For Doug Bassett, the hoist meant nothing less than survival. He was on a hunting trip in a Cache County canyon in 2002 when he missed his step and fell off a cliff. But he only fell partway down, so teams that went looking for him couldn't find him, although they searched for a day and a half.
The frustrated searchers called in Life Flight and the team spotted him in less than eight minutes, he says. "I didn't fall to the bottom where you hunt for people. I was two-thirds of the way down on a shelf."

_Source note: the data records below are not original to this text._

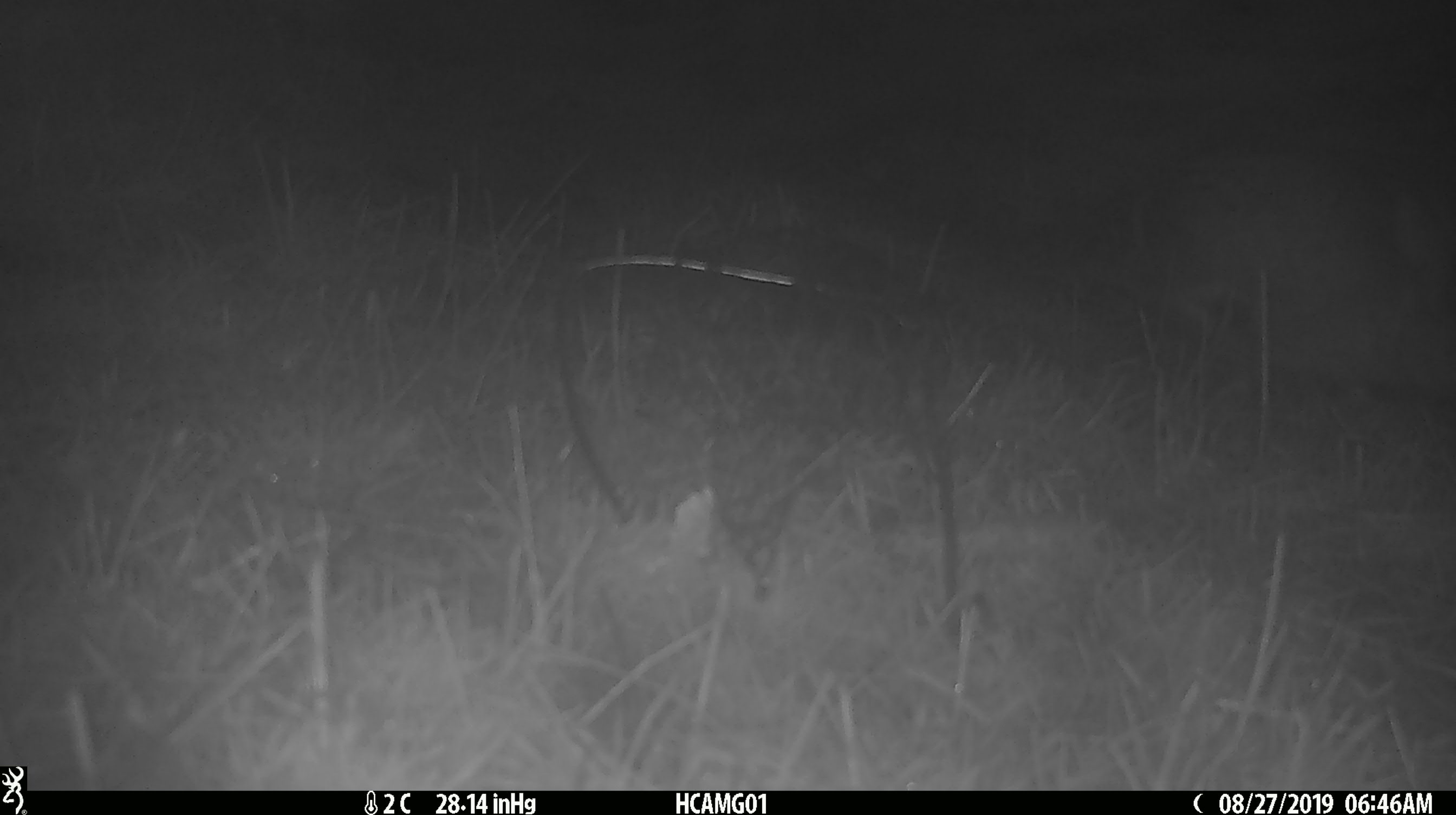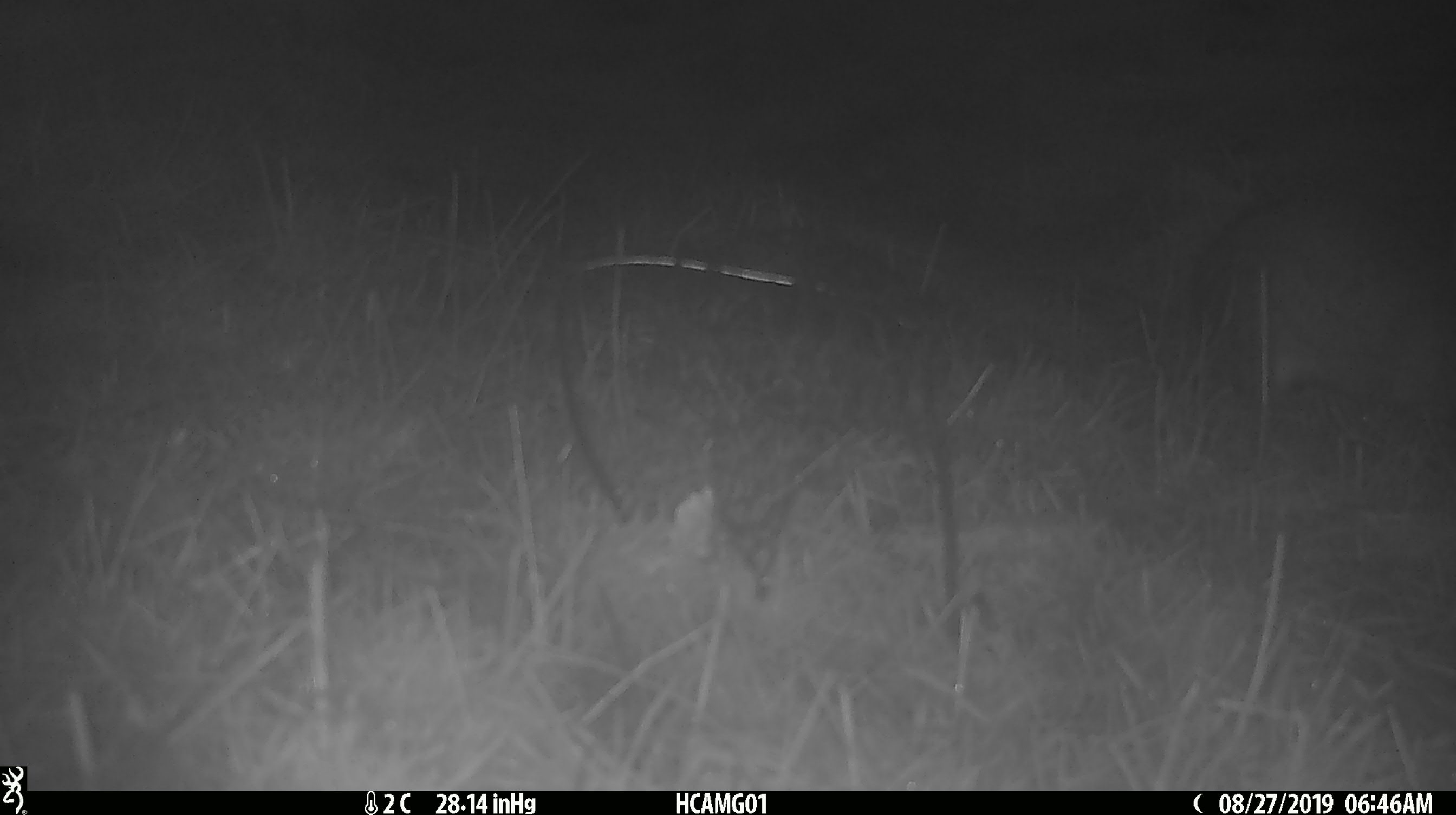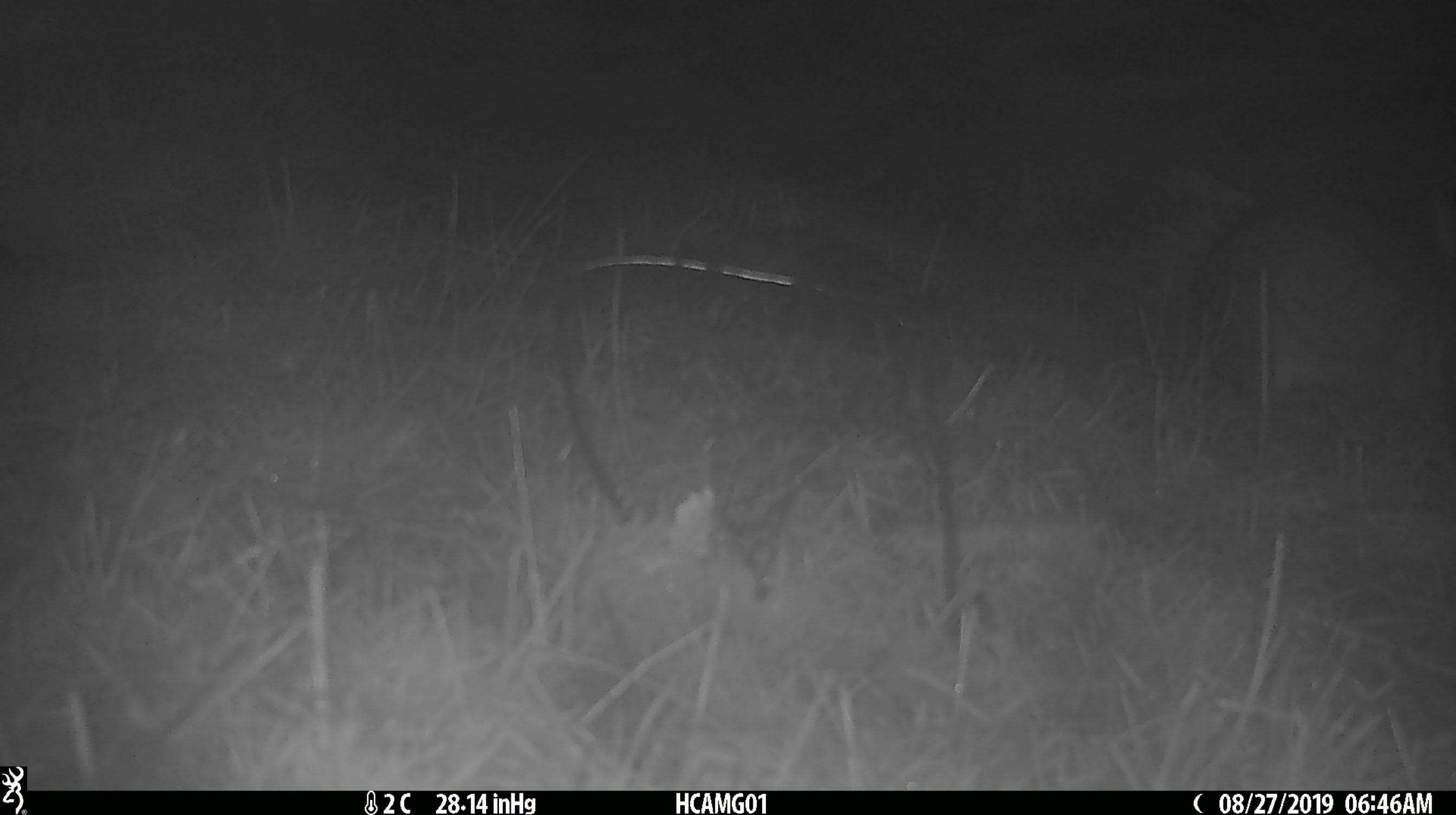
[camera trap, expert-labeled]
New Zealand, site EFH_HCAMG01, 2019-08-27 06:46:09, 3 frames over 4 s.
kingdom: Animalia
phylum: Chordata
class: Mammalia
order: Lagomorpha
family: Leporidae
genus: Lepus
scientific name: Lepus europaeus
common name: brown hare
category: hare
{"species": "hare (brown hare) (Lepus europaeus)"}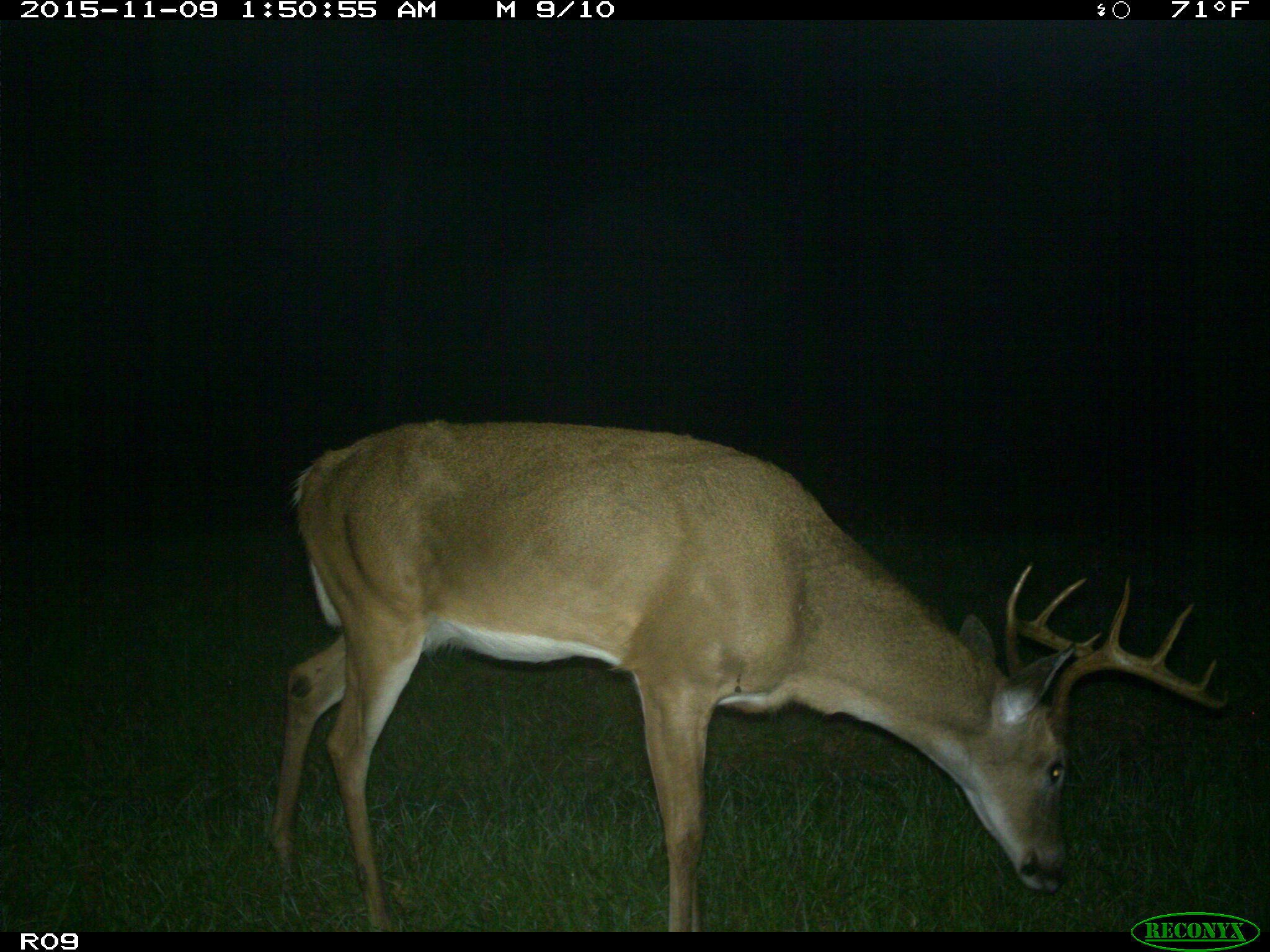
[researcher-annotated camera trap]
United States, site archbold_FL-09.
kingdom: Animalia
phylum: Chordata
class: Mammalia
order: Artiodactyla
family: Cervidae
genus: Odocoileus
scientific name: Odocoileus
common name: deer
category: unidentified deer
Unidentified deer (deer) (Odocoileus).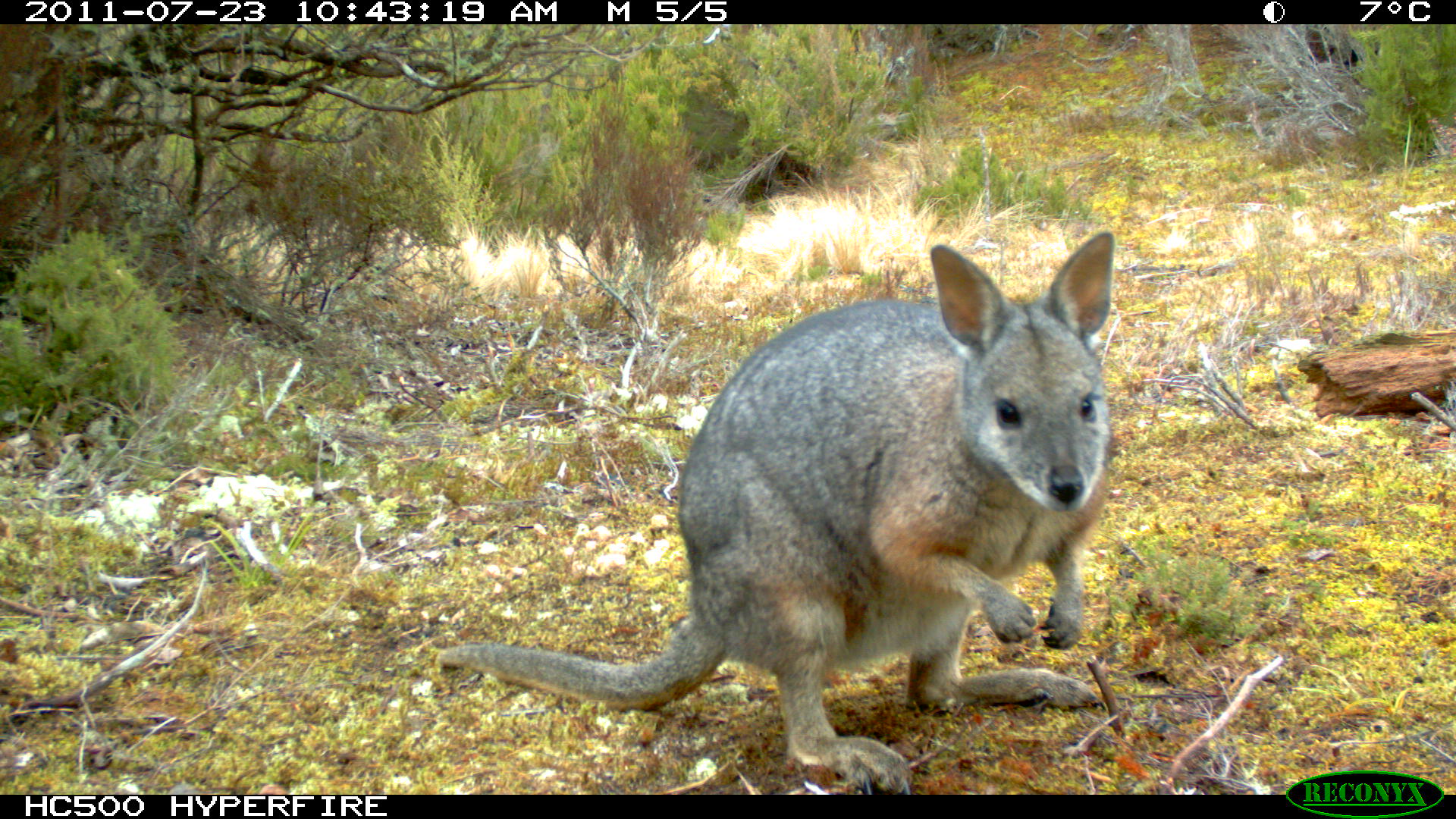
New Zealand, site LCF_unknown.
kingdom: Animalia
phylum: Chordata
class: Mammalia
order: Diprotodontia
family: Macropodidae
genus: Notamacropus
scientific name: Notamacropus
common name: wallaby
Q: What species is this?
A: Wallaby (Notamacropus).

He was also grievously injured, with a brain injury from an inch-deep head fracture, a leg that doctors wanted to amputate, near kidney failure and a body temperature that was way too low. By the time the air crew came looking for him, his chance of survival was dwindling; the rapid response changed his outcome.
Four years later, he's battled most of the way back, he says.
It's changed the very process of some rescues, says Tooele County Sheriff Frank Park. "Before the hoist, we always had to get to the patient, stabilize him, call in an air ambulance and then we usually had to move the patient sometimes quite a ways to get the bird down to pick up. With the hoist, we can go directly with the GPS reading of exactly where the patient is and can pull him right out and save time and lives. And in emergency medicine, time is lives."
He also marvels at the manpower hours of search and rescue crews that are saved in a county that covers 7,000 square miles, he says, when teams have the help of a hoist rescue.